- [How to complete this task]
Only the lines from the one that contains "Théâtre des Arts, boulevard" through the last line of the data below should be duplicated, exactly and without pictures.

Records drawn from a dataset
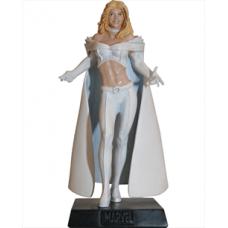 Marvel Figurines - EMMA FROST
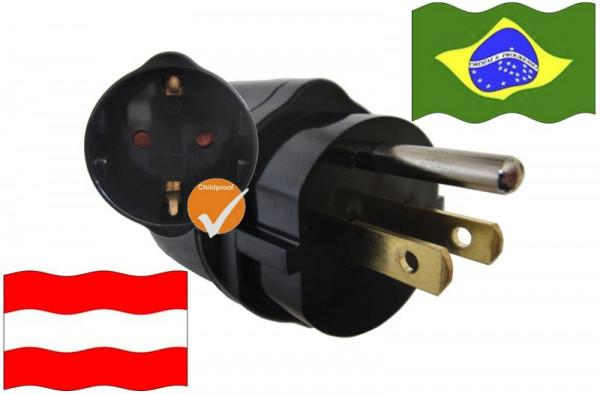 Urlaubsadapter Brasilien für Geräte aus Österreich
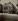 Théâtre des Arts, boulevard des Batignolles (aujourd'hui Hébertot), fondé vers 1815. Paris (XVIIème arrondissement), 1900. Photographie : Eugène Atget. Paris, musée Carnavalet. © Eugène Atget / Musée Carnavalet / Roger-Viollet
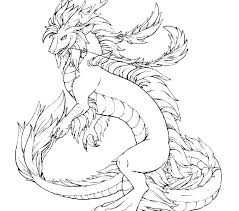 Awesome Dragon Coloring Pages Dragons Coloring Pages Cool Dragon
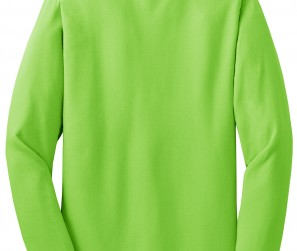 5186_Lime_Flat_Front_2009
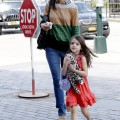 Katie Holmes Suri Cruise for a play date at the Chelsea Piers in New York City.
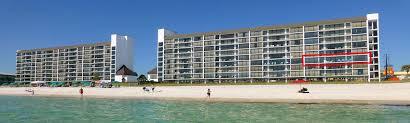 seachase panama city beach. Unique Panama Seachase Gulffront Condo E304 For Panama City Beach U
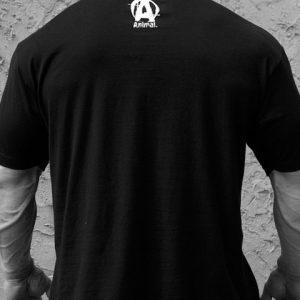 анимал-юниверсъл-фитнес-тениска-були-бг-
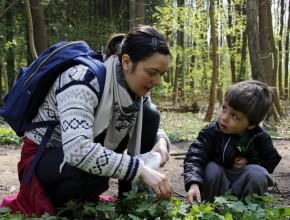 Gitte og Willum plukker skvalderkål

- [Task output]
 Théâtre des Arts, boulevard des Batignolles (aujourd'hui Hébertot), fondé vers 1815. Paris (XVIIème arrondissement), 1900. Photographie : Eugène Atget. Paris, musée Carnavalet. © Eugène Atget / Musée Carnavalet / Roger-Viollet
 Awesome Dragon Coloring Pages Dragons Coloring Pages Cool Dragon
 5186_Lime_Flat_Front_2009
 Katie Holmes Suri Cruise for a play date at the Chelsea Piers in New York City.
 seachase panama city beach. Unique Panama Seachase Gulffront Condo E304 For Panama City Beach U
 анимал-юниверсъл-фитнес-тениска-були-бг-
 Gitte og Willum plukker skvalderkål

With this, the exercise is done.